In the first, Adnan’s initial tryst with the aforementioned DoorDash-er, Yariel (Joel Isaac), cues a tentative relationship between them that stays of a primarily physical nature. A halting, awkward attempt at a date unfolds at the gallery Adnan is minding, where an exhibition of deliciously filthy folk art is on display: colorful and intricately embroidered tapestries depicting men in various, vigorous scenes of orgiastic activity and BDSM roleplay. (Call it hard-cottagecore, if you will.) Intentionally or otherwise, the pieces provide a template for a later group get-together between Adnan, Yariel and a gaggle of fellow delivery riders. It’s a rude tangle of jockstraps, helmets and bare flesh that Castro presents as a teasing still-photography montage, as if on another gallery wall somewhere.
We flash back to the summer the year before, where Adnan meets Sal (neurosurgeon and sometime thesp Ezriel Kornel), the bearish sixtysomething artist behind the tapestries, while cycling through the woods upstate. Instant, unspoken chemistry between them leads into nonchalant sex, before a more unusual night’s cruising that steers the film, with wilfully loopy abandon, into outright magical realism — and not for the last time. The next chapter rewinds the timeline only a day or so, revealing poignant context for Adnan’s exploratory spirit in the previous two.
“Drunken Noodles” may predominantly focus on the liberties and sporadic lonesome spells of single living, but it’s also quietly sharp on the bittersweet rewards and restrictions of gay coupledom. One slyly witty scene sees Adnan sharing with his amused partner a perverse memory of inchoate childhood sexuality: the first secret of many in a sex life storied with passing, private encounters, collected and cultivated by our hero even as he pursues an open, loving relationship. A dreamily whimsical epilogue, meanwhile, makes the case for complete solitude.
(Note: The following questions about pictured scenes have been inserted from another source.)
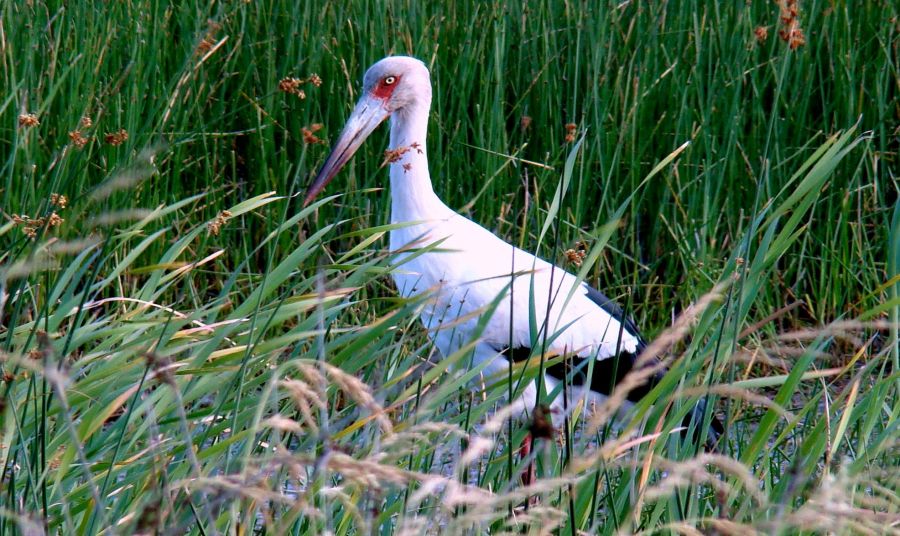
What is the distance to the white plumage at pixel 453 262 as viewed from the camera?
3387mm

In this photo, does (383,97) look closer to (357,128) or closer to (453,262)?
(357,128)

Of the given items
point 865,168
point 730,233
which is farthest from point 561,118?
point 865,168

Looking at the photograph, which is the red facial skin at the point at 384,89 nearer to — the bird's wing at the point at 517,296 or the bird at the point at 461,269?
the bird at the point at 461,269

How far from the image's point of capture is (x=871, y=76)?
4.66 meters

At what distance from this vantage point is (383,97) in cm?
380

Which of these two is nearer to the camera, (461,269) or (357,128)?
(461,269)

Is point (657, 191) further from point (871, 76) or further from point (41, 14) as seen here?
point (41, 14)

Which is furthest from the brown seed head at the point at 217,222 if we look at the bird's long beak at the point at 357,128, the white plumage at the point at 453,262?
the bird's long beak at the point at 357,128

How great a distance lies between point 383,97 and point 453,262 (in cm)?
64

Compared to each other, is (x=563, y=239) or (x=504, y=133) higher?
(x=504, y=133)

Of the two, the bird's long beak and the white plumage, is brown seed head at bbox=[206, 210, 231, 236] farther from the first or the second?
the bird's long beak

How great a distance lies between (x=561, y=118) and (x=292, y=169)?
0.99 meters

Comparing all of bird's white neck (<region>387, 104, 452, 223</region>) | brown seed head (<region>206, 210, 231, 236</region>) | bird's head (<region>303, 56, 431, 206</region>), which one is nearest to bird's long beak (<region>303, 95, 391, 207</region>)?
bird's head (<region>303, 56, 431, 206</region>)

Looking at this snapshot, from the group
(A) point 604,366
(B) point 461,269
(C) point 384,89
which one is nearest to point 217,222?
(B) point 461,269
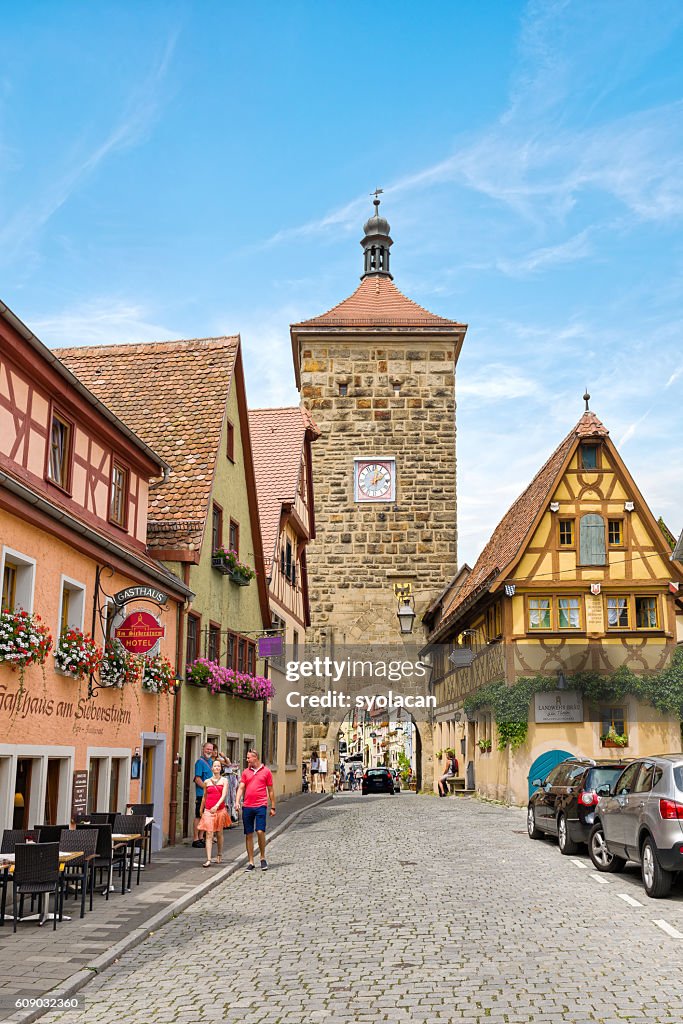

Everything feels aptly and pleasingly on the fly in this portrait of will-o’-the-wisp living: The filmmaking is never strenuous or overworked, from the casual, economical slices of Castro’s editing to DP Barton Cortright’s use of airy natural light and deep, sweat-dampened color. Other crew members do double or triple duty, with Yegang Yoo deserving of credit both for the film’s sparse, irregular score and subtly character-attuned costumes. This scale and spontaneous style of production suits Castro’s drifting, ruminative interests as an artist — here centered on everyday ecstasies and fantasies, of the flesh and of the mind, as found in a woodland walk, a perfectly presented derrière, or a greasy takeout carton.